Your previous comment just refer to developing a PEP 543 implementation. If this is not going to be merged at all in favor of PEP 543 library, then I'd like to ask that this and the BPO bug be closed with that reason vs being left tantalizingly open.
@tiran, perhaps a recipe that shows how to use
mkstemp()
to load certificate that are currently in memory could be useful while work on PEP 543 is ongoing?
#!/usr/bin/env python3
import tempfile
import ssl
def load_cert_memory(context, certdata, keydata, password):
if not password:
raise ValueError("Insecure key")
with tempfile.NamedTemporaryFile(mode="wt") as f:
if keydata is not None:
f.write(keydata)
if not keydata.endswith("\n"):
f.write("\n")
f.write(certdata)
f.flush()
context.load_cert_chain(f.name, password=password)
def test():
passphrase = "somepass"
with open("Lib/test/ssl_cert.pem") as f:
testcert = f.read()
with open("Lib/test/ssl_key.passwd.pem") as f:
testkey = f.read()
with open("Lib/test/keycert.passwd.pem") as f:
combined = f.read()
ctx = ssl.create_default_context(ssl.Purpose.CLIENT_AUTH)
load_cert_memory(ctx, testcert, testkey, passphrase)
ctx = ssl.create_default_context(ssl.Purpose.CLIENT_AUTH)
load_cert_memory(ctx, combined, None, passphrase)
if __name__ == "__main__":
test()
With PEP 543 marked as Withdrawn, what's the roadmap for getting this sort of functionality?
tiran removed their assignment
This PR is stale because it has been open for 30 days with no activity.
vToMy mentioned this pull request
So ...ssl_context.load_cert_chain(io.BytesIO(crtChain.encode("utf8")))
is still not possible? Can only use filenames? (its a sad situation if so ... people want in-memory keys exactly because it's more secure than storing them on the filesystem).
This PR is stale because it has been open for 30 days with no activity.

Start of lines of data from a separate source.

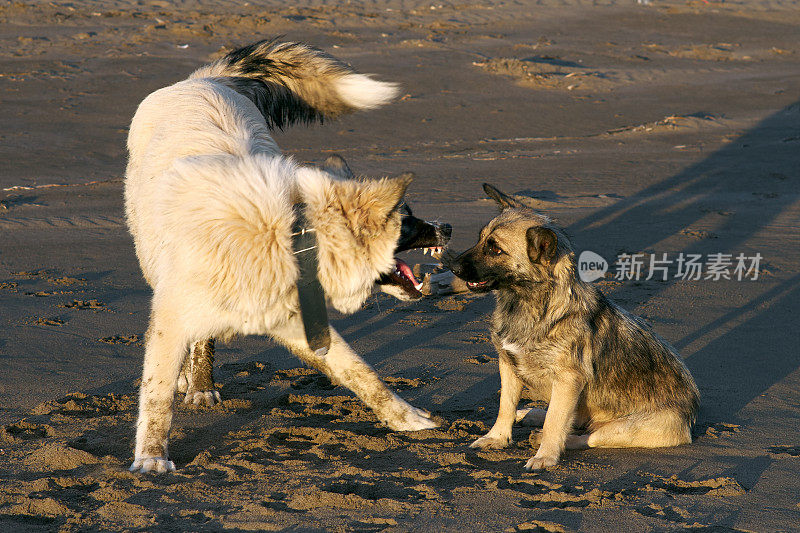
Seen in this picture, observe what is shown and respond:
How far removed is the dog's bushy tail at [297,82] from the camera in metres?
6.25

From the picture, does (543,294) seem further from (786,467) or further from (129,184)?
(129,184)

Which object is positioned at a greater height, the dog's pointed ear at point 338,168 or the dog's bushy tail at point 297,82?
the dog's bushy tail at point 297,82

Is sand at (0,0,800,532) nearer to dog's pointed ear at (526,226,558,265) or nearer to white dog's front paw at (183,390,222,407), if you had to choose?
white dog's front paw at (183,390,222,407)

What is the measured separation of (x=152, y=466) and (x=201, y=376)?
3.65ft

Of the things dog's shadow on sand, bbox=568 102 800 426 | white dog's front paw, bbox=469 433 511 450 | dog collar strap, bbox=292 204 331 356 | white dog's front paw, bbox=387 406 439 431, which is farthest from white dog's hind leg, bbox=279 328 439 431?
dog's shadow on sand, bbox=568 102 800 426

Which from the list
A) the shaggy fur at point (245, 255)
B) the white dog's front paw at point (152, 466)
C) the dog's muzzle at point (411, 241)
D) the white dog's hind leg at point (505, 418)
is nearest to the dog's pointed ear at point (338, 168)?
the shaggy fur at point (245, 255)

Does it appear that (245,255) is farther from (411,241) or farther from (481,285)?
(481,285)

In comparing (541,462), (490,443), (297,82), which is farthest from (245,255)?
(297,82)

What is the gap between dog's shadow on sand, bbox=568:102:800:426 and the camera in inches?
225

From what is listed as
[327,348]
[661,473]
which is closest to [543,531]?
[661,473]

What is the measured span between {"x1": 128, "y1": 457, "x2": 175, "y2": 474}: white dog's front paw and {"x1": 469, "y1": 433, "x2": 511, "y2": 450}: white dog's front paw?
158 cm

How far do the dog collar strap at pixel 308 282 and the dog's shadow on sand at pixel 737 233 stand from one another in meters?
2.38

arhadthedev changed the title
bpo-16487: allow certificates to be specified from memory gh-60691: allow certificates to be specified from memory
Unfortunately, closing because of four-year stalemate. The feature is useful by itself but found no support of the SSH part maintainer both from architectural standpoint:
If you cannot trust a secure temp directory, then you have more serious problems in your server and application design. Besides private keys should always be encrypted with PKCS#5 v2.0 and a secure passphrase so access to the encrypted key file does not pose a security risk.
and verification area creep:
We have very few core devs that are familiar with X.509, TLS/SSL, and OpenSSL APIs. I'm doing majority of work and have limited personal (and unpaid) time to contribute to CPython.
Unfortunately, closing because of four-year stalemate
Decade-long stalemate! :) This issue was originally opened in 2012. No hard feelings. Thanks again for all the valuable contributions here everyone.
Please add make this to the standard library of ssl.py for extended functionality especially for context.load_cert_chain(certfile=cert_path, keyfile=key_path)
so it can be used with embedded strings or bytes and not only with filepaths!